═══ EXTRACT TO READ ═══

In this paper we present two contributions related to the XBWT-trie. Our first contribution is the observation that we can enrich the XBWT with \(2n + o(n)\) additional bits in order to support suffix links. Suffix links, also known as failure links, are useful to speedup some search operations as in the classical Aho-Corasick algorithm [9, Sect. 3.4].

Our second contribution is related to the problem of computing the XBWT. For a set of strings \(x_1, \ldots , x_k\) of total length m we can compute the XBWT-trie by first building the n-nodes (uncompressed) trie and then applying the XBWT construction algorithm from [8]. This approach takes optimal \(\mathcal {O}(m+n)\) time but it may not work well in practice because trie construction may constitute a memory bottleneck. Indeed, as shown by the Suffix-Tree vs Suffix Array debate, pointer based tree structures often have very large multiplicative constants hidden in the \(\mathcal {O}\) notation that in practice prevent their use for large datasets. An indirect confirmation of this state of affairs is that in [18] the authors report that they were unable to build the trie for the largest dataset due to excessive memory usage.

═══ DATA EXCERPT ═══

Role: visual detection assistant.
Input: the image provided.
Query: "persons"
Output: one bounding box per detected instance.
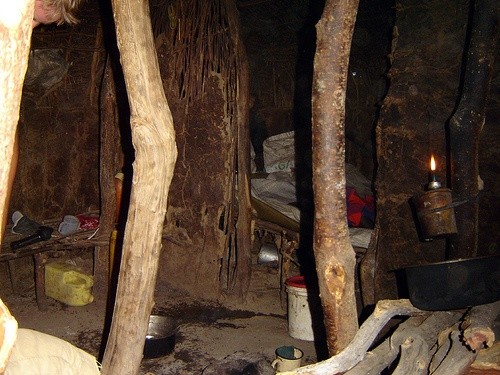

═══

■ EXERCISE REQUIREMENTS
The XBWT-trie excerpt says that building the uncompressed trie and then applying the XBWT construction algorithm takes optimal time. In one to three sentences, explain why it says this approach may still not work well in practice. The lines have no connection to the XBWT-trie excerpt.

■ SOLUTION FOR THIS EXERCISE
Building the trie can become a memory bottleneck. Pointer-based tree structures often hide very large multiplicative constants in the \(\mathcal {O}\) notation, and in practice these constants prevent their use on large datasets.